December 2009 marks the beginning of Russia’s economic recovery, with a period of growth signalled by the First Vice-Premier, Igor Shuvalov, who states that the road ahead will be concerned with policies covering socio-economic development. Meanwhile Goldman Sachs claims that Russia’s credit rating should be raised to A and praises the “extremely strong fiscal fundamentals”.
Despite a dismally bleak year in the world financial sector, the Russian Federation ends 2009 looking ahead to a positive, if not prosperous, new year ahead. In an interview with Kommersant newspaper, Russia’s First Vice-Premier, Igor Shuvalov, declared that “We already entered a period of growth…in December 2009”.
Transparency and Responsibility
The road ahead is to ensure “absolute transparency” in the privatisation of State-owned companies, a move which should prove especially attractive to foreign investors. In an interview with Channel One, Prime Minister Vladimir Putin declared that from January to September, Russia received 35 billion dollars in direct investment, stating that this will bring added value to the sectors in which the investments were made (namely the banking, telecommunications, energy and transport sectors) and “for our part, we will take all the necessary measures to create the best conditions for using the capitals in Russia”.
Russian stocks, the best performers in the world in 2009
The price of Urals crude, Russia’s main money earner, more than doubled in 2009. Vladimir Savrov, Director of Research at the Moscow-based Otkritie Financial Company, declared that with the price of oil maintaining its current trend, Russia will enjoy “a moderate budget deficit, a positive current account, a managed rouble appreciation and disinflation”.

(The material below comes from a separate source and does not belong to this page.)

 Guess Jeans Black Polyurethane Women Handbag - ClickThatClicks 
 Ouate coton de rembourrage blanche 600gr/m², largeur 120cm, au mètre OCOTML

Russian stocks, which were the best performers worldwide in 2009, may rise by another 50 per cent on the back of higher than expected commodity prices, stated Savrov in a report issued this week.
Goldman Sachs: Russia’s credit rating should be upgraded to A
Meanwhile, the “extremely strong fiscal fundamentals” in Russia should, in the opinion of Goldman Sachs, see the country’s credit rating rise three notches to A standard. Goldman Sachs spokespersons Rory MacFarquhar and Anna Zadornova stated to Bloomberg that 2010 should see “one of the most rapid fiscal consolidations in the world” in Russia, while “the economic outlook looks as a whole much less vulnerable now than in December 2008”.
A positive outlook as Russia turns the corner and enters the final stretch of 2009. Sensible management of funds and a stimulation package for diverse economic areas in good time has steered Russia through the storm-waters of the international hurricane. While other economies may be merely basking in the eye of the storm, it appears Russia has only a few ripples to negotiate before reaching calmer seas.